In the present study, the sequences of the 13 PCGs of the mitochondrial genome were concatenated, rather than analyzed separately, to reconstruct the phylogenetic relationships, which may result in a more complete analysis [23]. All the ML, MP and NJ analyses clustered P. atrilineata, B. mandarina, B. mori, A. pernyi, and M. sexta in one branch (Fig. 3a–f). The phylogenetic relationships confirmed that P. atrilineata is most closely related to the superfamily Bombycoidea, which was in accordance with the phylogeny of lepidopteran superfamilies proposed by Kristensen and Skalski [10].

Fig. 3
figure 3

Phylogeny of the lepidopteran species. Phylogenetic analysis were performed by maximum likelihood (a, b), maximum parsimony (c, d) and neighbor-joining methods (e, f), using the nucleotide (b, d and f) and amino acid sequences (a, c and e) of the concatenated 13 PCGs. The sequences of Locusta migratoria (NC_001712) and Drosophila melanogaster (NC_001709) were used as outgroups. Phthonandria atrilineata (EU569764); Coreana raphaelis (NC_007976); Adoxophyes honmai (NC_008141); Maduca sexta (EU286785); Antheraea pernyi (AY242996); Bombyx mandarina (NC_003395); Bombyx mori (AB070264); Ostrinia furnacalis (NC_003368); Ostrinia nubilalis (NC_003367); Artogeia melete (EU597124)

Exception of the ML tree based on the concatenated amino acid sequences, the other five trees showed similar topology (Fig. 3b–f). The 10 species of Lepidoptera was divided into three clades: two species of the superfamily Papilionoidea (I); two species of the superfamily Pyraloidea and A. honmai of Tortricoidea (II); four species of the superfamily Bombycoidea and P. atrilineata of Geometroidea (III). The ML tree based on amino acid sequences (Fig. 3a) showed that A. honmai was not clustered to the two species of the superfamily Pyraloidea firstly. Thus we divided A. honmai as a separate clade (IV). In addition, the bootstrap score of the clades were different when reconstructed based on the two type sequences, or using different methods.

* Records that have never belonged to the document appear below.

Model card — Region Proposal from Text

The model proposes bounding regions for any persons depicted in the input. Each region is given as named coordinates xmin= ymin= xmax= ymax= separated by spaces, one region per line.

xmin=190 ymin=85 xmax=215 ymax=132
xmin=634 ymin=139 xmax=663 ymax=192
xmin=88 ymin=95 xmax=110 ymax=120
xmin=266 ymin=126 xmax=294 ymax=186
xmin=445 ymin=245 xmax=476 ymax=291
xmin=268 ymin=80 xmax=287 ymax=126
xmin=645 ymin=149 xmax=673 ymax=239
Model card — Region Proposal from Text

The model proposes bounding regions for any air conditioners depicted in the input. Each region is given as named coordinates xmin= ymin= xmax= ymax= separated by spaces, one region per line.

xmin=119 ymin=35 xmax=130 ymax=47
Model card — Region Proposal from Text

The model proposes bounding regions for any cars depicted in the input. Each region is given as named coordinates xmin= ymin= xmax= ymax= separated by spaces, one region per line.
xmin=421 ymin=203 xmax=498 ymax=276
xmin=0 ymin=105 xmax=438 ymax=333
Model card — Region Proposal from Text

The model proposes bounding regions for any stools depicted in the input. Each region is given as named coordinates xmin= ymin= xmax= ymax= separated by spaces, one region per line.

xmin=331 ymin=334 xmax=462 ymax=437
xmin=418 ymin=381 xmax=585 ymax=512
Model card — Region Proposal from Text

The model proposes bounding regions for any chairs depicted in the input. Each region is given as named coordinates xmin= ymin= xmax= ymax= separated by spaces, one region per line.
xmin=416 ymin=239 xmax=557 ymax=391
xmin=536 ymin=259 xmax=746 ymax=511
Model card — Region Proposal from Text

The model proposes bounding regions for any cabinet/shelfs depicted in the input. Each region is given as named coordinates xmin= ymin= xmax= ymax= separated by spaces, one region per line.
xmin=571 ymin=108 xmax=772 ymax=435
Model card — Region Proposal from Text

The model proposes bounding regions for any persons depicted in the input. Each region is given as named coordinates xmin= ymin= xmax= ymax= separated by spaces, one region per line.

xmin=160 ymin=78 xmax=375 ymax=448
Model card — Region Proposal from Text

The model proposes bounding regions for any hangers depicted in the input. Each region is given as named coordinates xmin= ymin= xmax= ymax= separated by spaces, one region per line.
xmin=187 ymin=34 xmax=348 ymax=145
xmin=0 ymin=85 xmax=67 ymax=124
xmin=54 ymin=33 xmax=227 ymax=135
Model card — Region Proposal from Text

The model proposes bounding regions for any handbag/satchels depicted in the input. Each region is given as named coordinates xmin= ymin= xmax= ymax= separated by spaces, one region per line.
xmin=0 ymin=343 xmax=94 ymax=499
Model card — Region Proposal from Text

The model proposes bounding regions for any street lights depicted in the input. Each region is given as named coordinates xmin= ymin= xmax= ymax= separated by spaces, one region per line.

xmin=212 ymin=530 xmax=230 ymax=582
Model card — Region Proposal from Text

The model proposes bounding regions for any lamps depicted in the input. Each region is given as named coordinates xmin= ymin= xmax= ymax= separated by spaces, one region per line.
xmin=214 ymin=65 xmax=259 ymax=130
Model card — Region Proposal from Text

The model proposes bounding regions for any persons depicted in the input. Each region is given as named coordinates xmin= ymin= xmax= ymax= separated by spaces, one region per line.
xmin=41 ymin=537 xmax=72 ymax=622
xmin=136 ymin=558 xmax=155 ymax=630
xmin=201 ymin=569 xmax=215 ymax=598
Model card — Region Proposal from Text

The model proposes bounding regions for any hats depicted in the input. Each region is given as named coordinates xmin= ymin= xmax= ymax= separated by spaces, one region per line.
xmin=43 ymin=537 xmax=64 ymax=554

In our results, the two butterflies (A. melete and C. raphaelis) are the sister to the remaining lepidopteran superfamilies (Fig. 3a–f); A. honmai is the sister group to the crambids (Ostrinia) (Fig. 3b–f), which was different to the lepidopteran relationships in Kristensen and Skalski [10]. Regier et al. [24] demonstrated that Tortricoidea was the sister to the other 5 superfamilies included in the present study when their phylogenetic relationships were reconstructed using the period gene [24]. In contrast to our findings, butterflies (Papillionoidea) are typically considered to be very highly derived lepidopterans, not the sister of the remaining macrolepidopteran families; Adoxophyes would be expected to be the sister to all other families based on previous work, not the sister group to the crambids (Ostrinia) [10].